アリスゲームは――アリスは、他のドールのローザミスティカを奪い、一つにしなければならない。つまり、全てのドールが集まらなければ「真の」アリスゲームは始まらない。*1
・・・水銀灯はローザミスティカを奪われていない。
だから・・・その為だけに蘇らせられたのだろう。生け贄として。
蘇ったが、前回の事を忘れている水銀灯。
だが、潜在意識には残っている様で、思い出す為にnのフィールドへ向かう。
そして思い出し始める、前の戦いの記憶。
突如現れる薔薇水晶。水銀灯に攻撃をしかけ、水銀灯も反撃をするが全く効かない。
突然、青白い光に包まれる水銀灯。――それは水銀灯のミーディアムの力だった。
薔薇水晶のバリアを貫く攻撃、だが・・・その青白い炎で思い出してしまう。・・・前の戦いの全てを。
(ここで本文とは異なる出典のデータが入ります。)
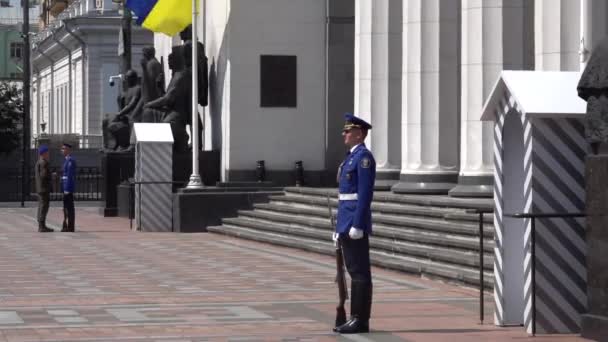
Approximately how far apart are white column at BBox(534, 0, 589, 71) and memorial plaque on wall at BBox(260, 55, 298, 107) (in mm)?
14754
真紅と戦った事。そして――自分は敗れ、破壊された事を。
薔薇水晶が言うには、ローゼンメイデンを直せるのは父様――人形師ローゼンのみ。
・・・ローゼンは何故水銀灯を直したのだろうか?
水銀灯にも幸せになって欲しかったのだろうか? それとも・・・やはり生け贄として蘇らせたのだろうか・・・?
いつもの様に真紅の夢に現れる水銀灯。
真紅も、水銀灯はもう居ない事を認めようとしたが――その水銀灯は幻ではなく、本物だった。
水銀灯が蘇った・・・その事に涙する真紅。そしてずっと言いたかった言葉を伝える。
「――あなたのことを、ジャンクなんて呼んで悪かったわ」
自らの過ちを認め、謝る真紅。初めからジャンク――欠陥品、間違ったモノなんて無い。自分を受け入れてくれる者が居れば、誰もジャンクにはならないと。
水銀灯が力を短時間使っただけで、危険な状態になるメグ。
初めは5才まで生きられないと言われた。次は7才。次は・・・
生まれた時から死と共にあった人生。死にそうな躯。
積み重ねられたモノなど無く、未来は闇に包まれている・・・
自らの躯を欠陥品――ジャンクというメグ。
だが水銀灯は「自分の事をジャンクなんて言うもんじゃない」と諫める。
自分を卑下せず、せめて自分だけでも「自分」を認めるべき、ということだろうか?
――それは、以前の水銀灯が望み、出来なかったこと。自分を高貴な者だと思い、自分が父―――他人―――に認められる存在になる為に戦った。
・・・自分で「自分」を認められなかったから、他人に認めて貰おうとした。
・・・メグと出会い、真紅に認められた事で、水銀灯も変わったのだろう。